Questions fréquentes

Ce qu'on nous demande le plus.

L'argent placé en assurance-vie est-il bloqué pendant 8 ans ?
Non, le capital reste disponible à tout moment par rachat partiel ou total. Seule la fiscalité appliquée aux gains évolue favorablement après 8 ans de détention, ce qui incite à ne pas retirer trop tôt sans nécessité.
Peut-on perdre de l'argent sur un contrat d'assurance-vie ?
Le fonds en euros offre une garantie du capital versé, nette de frais de gestion. En revanche, les unités de compte sont investies sur les marchés et peuvent perdre de la valeur, sans garantie de l'assureur sur ce compartiment.
Faut-il ouvrir plusieurs contrats d'assurance-vie ?

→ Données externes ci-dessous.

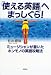 「使える英語」へまっしぐら!―ゼロからのスタートでTOEIC950点!
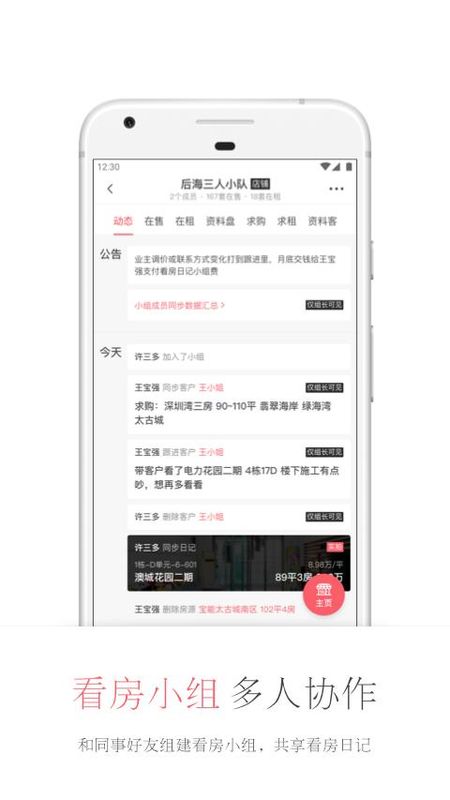 看房日记_图片4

Cela peut avoir un intérêt pour diversifier les assureurs, les gestions ou les dates d'antériorité fiscale, ou pour organiser une transmission avec plusieurs bénéficiaires. Le nombre d'abattements disponibles reste toutefois calculé par bénéficiaire, pas par contrat.
Que devient le contrat en cas de décès du souscripteur ?
Les capitaux sont versés aux bénéficiaires désignés dans la clause bénéficiaire, hors succession classique dans la majorité des cas, avec une fiscalité spécifique selon l'âge auquel les versements ont été effectués. Une clause bénéficiaire mal rédigée peut toutefois créer des difficultés d'interprétation ; elle mérite d'être revue régulièrement.